To address this, we propose a “supermode” inductively heated chemical reactor. The concept of a supermode arises from the mutual interactions among coupled resonators. In classical mechanics, this refers to the collective oscillation of coupled harmonic oscillators. In optics, it describes the superposition of electromagnetic fields in coupled waveguides. We extend this idea to inductive heating by designing a reactor with multiple mutually coupled coils, which support supermodes of magnetic field distributions. By selectively choosing and exciting different supermodes, we can generate arbitrary and spatially controlled heating profiles, enabling us to tailor the axial temperature distribution and ultimately achieve higher reaction conversion. The supermode scheme has several advantages compared to other “zone control” induction heating schemes. Such schemes require multiple amplifiers with complex current sensing controls to avoid coil coupling, bottlenecked by the speed of sensing. The supermode concept requires only one amplifier to drive the entire system with simple controls that require sensing on the order of the thermal time constant of the system. Other zone control systems can only turn on and off certain “zones”, which can overshoot and undershoot temperatures leading to oscillations, coarse heating profiles, thermal shocks that can stress the catalysts and susceptor, and overall lower energy efficiency. In contrast, the proposed supermode system heats all zones simultaneously with a more continuous profile yet is still capable of on/off control. Lastly, a supermode reactor can take advantage of the mutual coupling of neighboring coils to produce higher order heating profiles.

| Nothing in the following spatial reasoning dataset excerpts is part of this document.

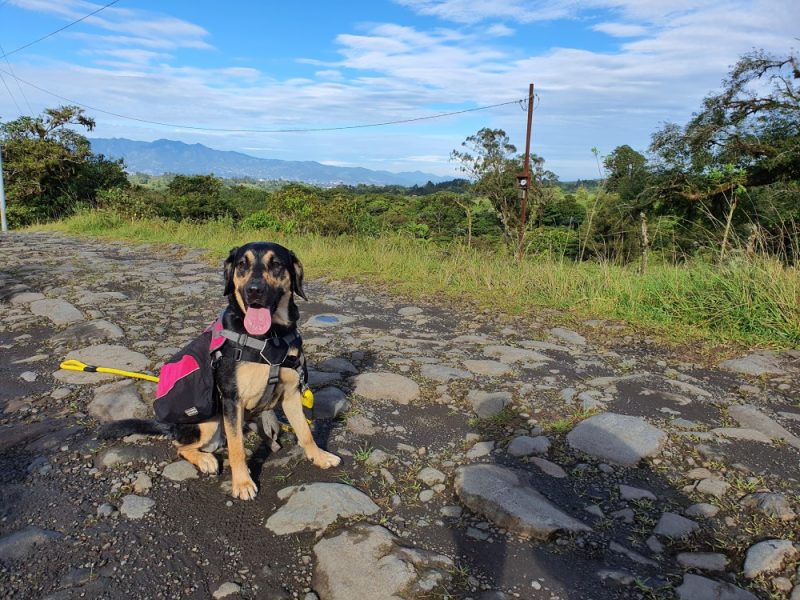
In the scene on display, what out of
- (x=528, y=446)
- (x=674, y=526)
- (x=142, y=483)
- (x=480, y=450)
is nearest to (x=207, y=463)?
(x=142, y=483)

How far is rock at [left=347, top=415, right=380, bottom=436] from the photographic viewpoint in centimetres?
343

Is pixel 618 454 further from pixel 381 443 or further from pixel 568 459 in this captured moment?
pixel 381 443

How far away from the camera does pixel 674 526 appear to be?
2432 mm

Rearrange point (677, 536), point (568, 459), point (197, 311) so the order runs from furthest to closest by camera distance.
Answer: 1. point (197, 311)
2. point (568, 459)
3. point (677, 536)

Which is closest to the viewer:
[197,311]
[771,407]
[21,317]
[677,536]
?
[677,536]

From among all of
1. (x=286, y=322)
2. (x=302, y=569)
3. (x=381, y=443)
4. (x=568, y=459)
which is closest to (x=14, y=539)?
(x=302, y=569)

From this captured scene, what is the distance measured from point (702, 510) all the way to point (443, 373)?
216 cm

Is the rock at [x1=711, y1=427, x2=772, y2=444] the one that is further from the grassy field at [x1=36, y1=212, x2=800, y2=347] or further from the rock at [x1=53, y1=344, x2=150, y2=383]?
the rock at [x1=53, y1=344, x2=150, y2=383]

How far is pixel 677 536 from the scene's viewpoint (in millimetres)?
2373

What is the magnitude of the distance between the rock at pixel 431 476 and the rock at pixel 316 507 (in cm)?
36

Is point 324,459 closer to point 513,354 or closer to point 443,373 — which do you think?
point 443,373

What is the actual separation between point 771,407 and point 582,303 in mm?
2887

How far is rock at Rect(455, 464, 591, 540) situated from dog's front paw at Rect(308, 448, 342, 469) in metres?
0.70

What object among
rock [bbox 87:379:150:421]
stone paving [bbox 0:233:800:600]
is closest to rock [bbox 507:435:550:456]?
stone paving [bbox 0:233:800:600]
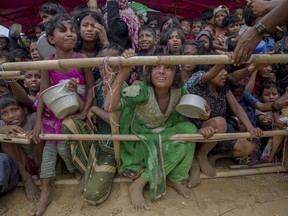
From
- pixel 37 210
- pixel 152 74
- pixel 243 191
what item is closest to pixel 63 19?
pixel 152 74

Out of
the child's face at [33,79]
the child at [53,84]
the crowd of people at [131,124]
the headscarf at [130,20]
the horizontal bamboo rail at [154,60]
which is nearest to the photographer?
the horizontal bamboo rail at [154,60]

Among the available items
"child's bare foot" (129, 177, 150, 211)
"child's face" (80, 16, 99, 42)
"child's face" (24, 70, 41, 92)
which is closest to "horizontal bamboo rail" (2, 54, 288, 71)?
"child's face" (24, 70, 41, 92)

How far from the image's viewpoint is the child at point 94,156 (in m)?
2.23

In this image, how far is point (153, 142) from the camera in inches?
90.0

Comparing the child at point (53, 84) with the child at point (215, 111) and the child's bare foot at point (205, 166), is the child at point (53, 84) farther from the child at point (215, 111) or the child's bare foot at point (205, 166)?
the child's bare foot at point (205, 166)

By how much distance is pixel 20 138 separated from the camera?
231 cm

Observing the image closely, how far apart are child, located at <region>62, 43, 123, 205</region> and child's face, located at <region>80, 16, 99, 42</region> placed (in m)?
0.57

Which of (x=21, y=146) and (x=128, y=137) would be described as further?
(x=21, y=146)

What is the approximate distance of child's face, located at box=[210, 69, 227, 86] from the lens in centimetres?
244

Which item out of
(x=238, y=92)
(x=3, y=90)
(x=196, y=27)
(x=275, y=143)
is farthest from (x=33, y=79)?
(x=196, y=27)

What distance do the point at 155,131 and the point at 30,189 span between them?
48.0 inches

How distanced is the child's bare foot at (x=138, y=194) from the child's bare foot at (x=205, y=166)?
569mm

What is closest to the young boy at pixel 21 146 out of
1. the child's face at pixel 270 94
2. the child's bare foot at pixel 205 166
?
the child's bare foot at pixel 205 166

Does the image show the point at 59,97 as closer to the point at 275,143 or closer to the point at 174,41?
the point at 174,41
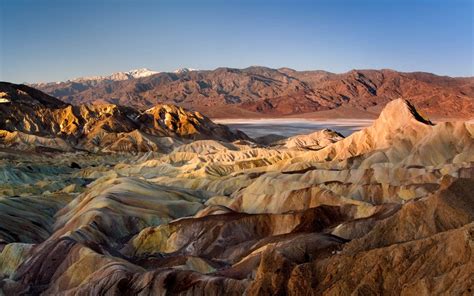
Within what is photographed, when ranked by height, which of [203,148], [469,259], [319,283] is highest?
[469,259]

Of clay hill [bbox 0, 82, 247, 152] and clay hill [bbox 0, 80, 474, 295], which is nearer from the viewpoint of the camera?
clay hill [bbox 0, 80, 474, 295]

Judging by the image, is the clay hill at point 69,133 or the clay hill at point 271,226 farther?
the clay hill at point 69,133

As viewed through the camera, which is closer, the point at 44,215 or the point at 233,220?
the point at 233,220

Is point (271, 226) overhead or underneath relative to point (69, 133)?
overhead

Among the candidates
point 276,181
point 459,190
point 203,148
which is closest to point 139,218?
point 276,181

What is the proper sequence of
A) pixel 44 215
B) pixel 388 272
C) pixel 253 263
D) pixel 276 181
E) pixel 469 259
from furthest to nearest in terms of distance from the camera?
pixel 276 181
pixel 44 215
pixel 253 263
pixel 388 272
pixel 469 259

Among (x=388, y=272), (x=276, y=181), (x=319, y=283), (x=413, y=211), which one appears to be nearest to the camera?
(x=388, y=272)

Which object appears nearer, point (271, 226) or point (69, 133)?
point (271, 226)

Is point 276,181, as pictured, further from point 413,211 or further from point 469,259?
point 469,259
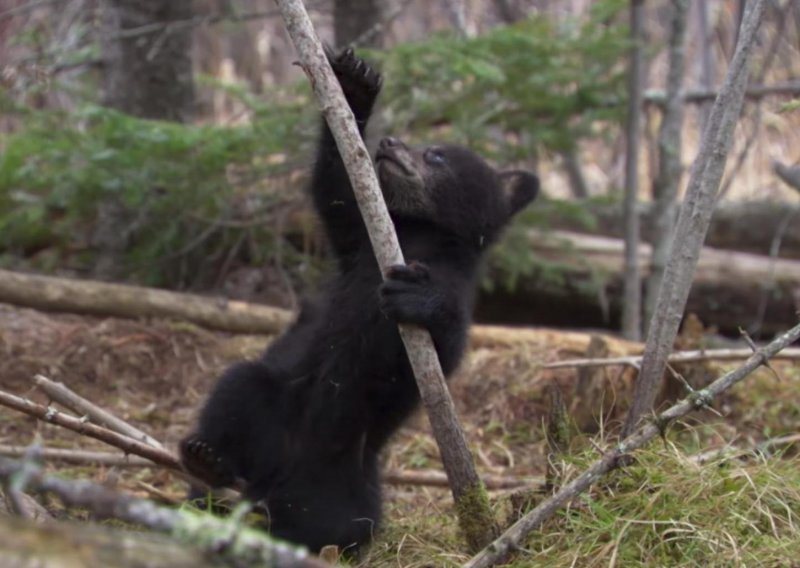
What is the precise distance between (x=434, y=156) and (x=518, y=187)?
0.52 meters

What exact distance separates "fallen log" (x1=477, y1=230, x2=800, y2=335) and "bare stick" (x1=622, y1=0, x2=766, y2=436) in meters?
4.55

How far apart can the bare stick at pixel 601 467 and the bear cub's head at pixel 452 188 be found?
1499mm

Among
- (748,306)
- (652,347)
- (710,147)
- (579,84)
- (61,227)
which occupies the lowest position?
(748,306)

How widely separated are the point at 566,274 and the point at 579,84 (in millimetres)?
1732

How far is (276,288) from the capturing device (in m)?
8.62

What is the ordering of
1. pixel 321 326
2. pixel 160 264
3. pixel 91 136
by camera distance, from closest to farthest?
pixel 321 326 → pixel 91 136 → pixel 160 264

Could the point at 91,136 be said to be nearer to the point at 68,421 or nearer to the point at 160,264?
the point at 160,264

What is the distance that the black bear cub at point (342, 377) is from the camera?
4.20m

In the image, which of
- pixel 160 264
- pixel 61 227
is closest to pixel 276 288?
pixel 160 264

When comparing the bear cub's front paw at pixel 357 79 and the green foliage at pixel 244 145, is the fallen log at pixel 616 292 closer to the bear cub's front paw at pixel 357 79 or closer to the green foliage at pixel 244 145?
the green foliage at pixel 244 145

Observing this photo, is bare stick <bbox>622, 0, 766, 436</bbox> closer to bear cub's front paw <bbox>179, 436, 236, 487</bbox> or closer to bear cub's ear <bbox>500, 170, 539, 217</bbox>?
bear cub's ear <bbox>500, 170, 539, 217</bbox>

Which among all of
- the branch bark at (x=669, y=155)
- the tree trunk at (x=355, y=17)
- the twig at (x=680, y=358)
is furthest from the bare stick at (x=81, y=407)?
the branch bark at (x=669, y=155)

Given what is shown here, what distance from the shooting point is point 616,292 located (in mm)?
9000

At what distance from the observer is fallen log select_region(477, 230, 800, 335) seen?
28.9ft
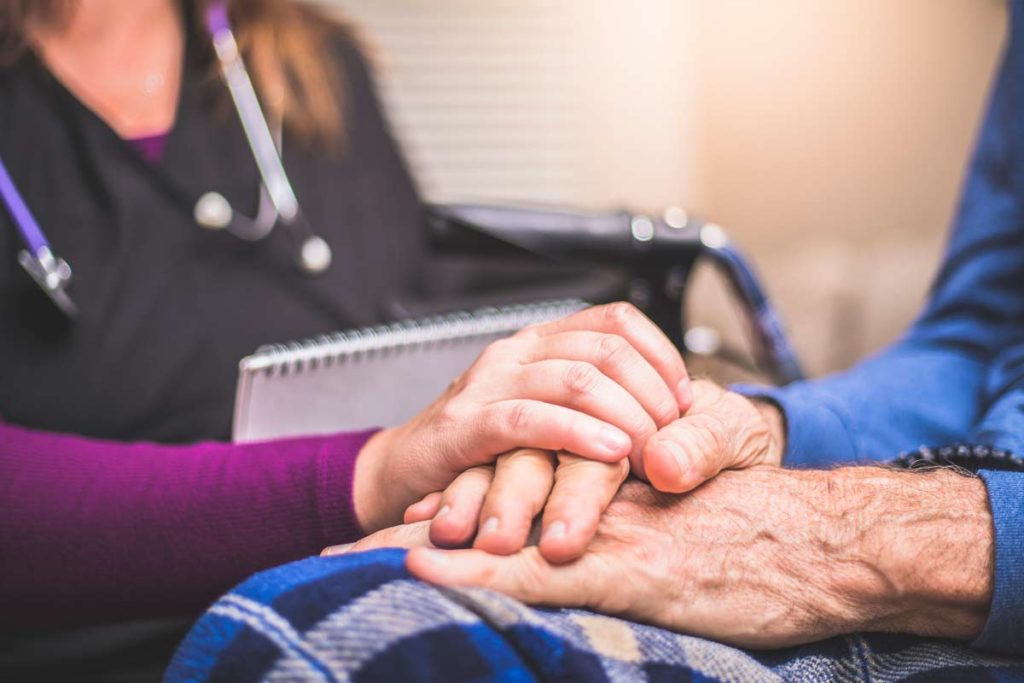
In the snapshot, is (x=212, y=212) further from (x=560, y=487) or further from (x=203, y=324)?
(x=560, y=487)

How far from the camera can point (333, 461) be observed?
1.90 feet

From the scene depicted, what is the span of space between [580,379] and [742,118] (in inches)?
71.3

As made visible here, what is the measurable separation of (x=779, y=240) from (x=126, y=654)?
5.95 feet

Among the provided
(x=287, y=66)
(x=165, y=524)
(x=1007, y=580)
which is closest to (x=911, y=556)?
(x=1007, y=580)

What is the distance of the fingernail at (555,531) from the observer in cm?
42

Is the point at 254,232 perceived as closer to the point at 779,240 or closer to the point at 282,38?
the point at 282,38

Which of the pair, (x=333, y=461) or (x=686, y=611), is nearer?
(x=686, y=611)

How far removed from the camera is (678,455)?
1.54ft

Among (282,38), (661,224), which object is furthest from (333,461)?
(282,38)

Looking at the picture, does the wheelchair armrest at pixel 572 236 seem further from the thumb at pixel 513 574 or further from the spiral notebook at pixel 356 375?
the thumb at pixel 513 574

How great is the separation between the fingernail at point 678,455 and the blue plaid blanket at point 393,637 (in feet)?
0.34

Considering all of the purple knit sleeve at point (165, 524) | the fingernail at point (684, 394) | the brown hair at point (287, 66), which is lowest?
the purple knit sleeve at point (165, 524)

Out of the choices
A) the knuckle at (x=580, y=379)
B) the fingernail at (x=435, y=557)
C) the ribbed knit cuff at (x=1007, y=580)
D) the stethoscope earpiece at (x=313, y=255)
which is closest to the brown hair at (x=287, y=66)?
the stethoscope earpiece at (x=313, y=255)

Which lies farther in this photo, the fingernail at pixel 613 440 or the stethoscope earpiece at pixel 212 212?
the stethoscope earpiece at pixel 212 212
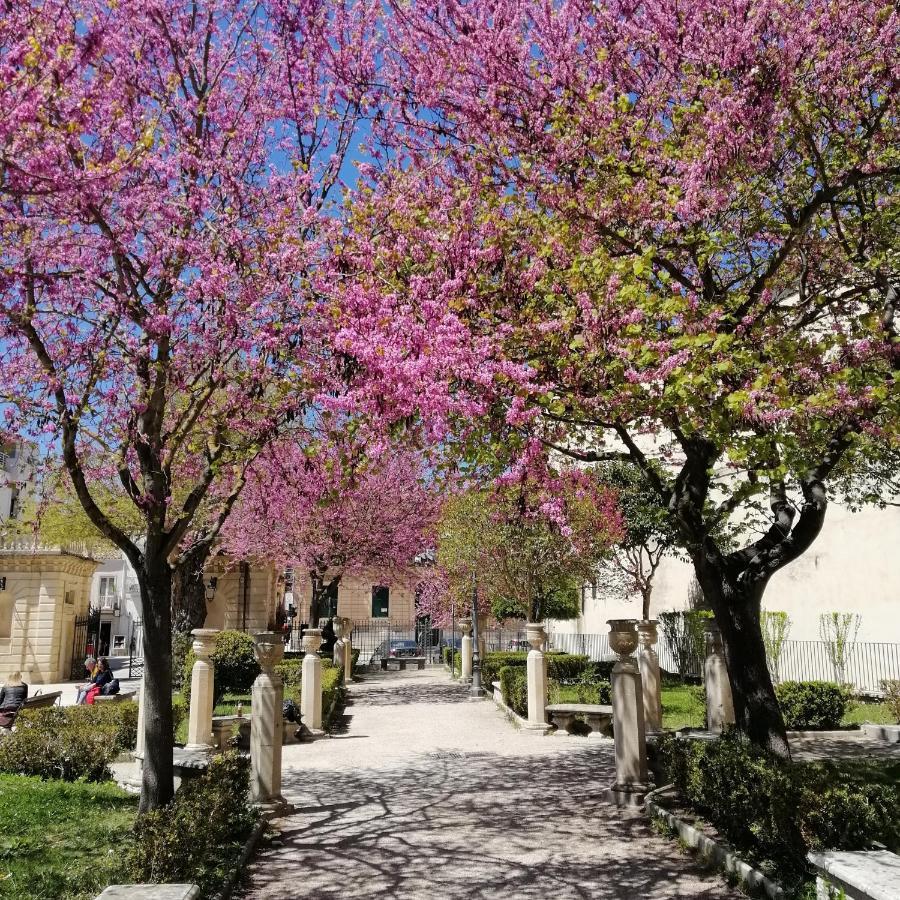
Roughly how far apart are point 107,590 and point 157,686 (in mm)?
52537

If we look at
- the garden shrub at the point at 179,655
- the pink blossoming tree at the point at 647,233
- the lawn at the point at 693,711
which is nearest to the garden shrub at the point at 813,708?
the lawn at the point at 693,711

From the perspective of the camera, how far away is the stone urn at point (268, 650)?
9.69 metres

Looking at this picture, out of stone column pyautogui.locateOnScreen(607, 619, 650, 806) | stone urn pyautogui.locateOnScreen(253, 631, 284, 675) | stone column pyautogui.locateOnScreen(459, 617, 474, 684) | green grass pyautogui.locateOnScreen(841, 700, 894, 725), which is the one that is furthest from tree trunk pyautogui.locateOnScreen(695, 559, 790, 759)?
stone column pyautogui.locateOnScreen(459, 617, 474, 684)

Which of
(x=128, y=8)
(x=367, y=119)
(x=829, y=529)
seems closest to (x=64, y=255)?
(x=128, y=8)

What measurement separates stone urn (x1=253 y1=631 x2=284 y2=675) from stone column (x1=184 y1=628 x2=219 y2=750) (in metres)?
3.77

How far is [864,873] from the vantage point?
10.8 ft

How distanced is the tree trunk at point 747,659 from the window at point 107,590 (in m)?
51.9

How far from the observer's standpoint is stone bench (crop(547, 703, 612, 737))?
51.9ft

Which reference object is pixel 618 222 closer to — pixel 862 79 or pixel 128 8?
pixel 862 79

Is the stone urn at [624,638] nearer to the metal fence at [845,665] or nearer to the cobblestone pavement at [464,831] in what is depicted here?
the cobblestone pavement at [464,831]

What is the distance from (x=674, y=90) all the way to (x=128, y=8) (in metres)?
6.04

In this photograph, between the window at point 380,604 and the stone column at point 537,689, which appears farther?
the window at point 380,604

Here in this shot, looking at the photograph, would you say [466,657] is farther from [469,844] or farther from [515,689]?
[469,844]

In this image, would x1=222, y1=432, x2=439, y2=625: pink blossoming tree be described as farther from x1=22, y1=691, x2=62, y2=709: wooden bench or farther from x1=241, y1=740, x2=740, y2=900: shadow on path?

In our design, each coil is loaded with a tunable series capacitance that can change its AC current magnitude. By analyzing a circuit model, we can determine the range of capacitance values set by the desired heating profiles with a set of closed-form expressions. We use multiphysics software (i.e. COMSOL) to validate the circuit model and the temperature profile given a magnetic field profile. We experimentally demonstrate the supermode heating scheme with a 7” long, 2” diameter additively manufactured open-cell SiSiC foam packed with K2CO3/Al2O3 catalysts to perform RWGS. The reaction system comprises 8 coils, loaded by discrete capacitances switched with relays, supplied by a linear power amplifier capable of delivering power at 13.56 MHz of up to 1 kW. We build a model predictive controller (MPC) to correct for external disturbances using a multipoint fiber optic thermocouple to measure temperature along the axial profile with a microcontroller that updates the magnitude of currents in each coil. We demonstrate that we can regulate the axial temperature for the following disturbances: (1) fluctuations of inlet flow rate (2) fluctuations of input gas molar ratio of H2 and CO2 (3) long term degradation and deactivation of catalysts and (4) user input changes to the steady state temperature setpoint. Additionally, the MPC has a response time of 200 milliseconds, which is much lower than the time constant of the system. We showcase the conversion enhancement normalized to a setpoint temperature by going from a conventional inductively heated reactor to a supermode-based reactor.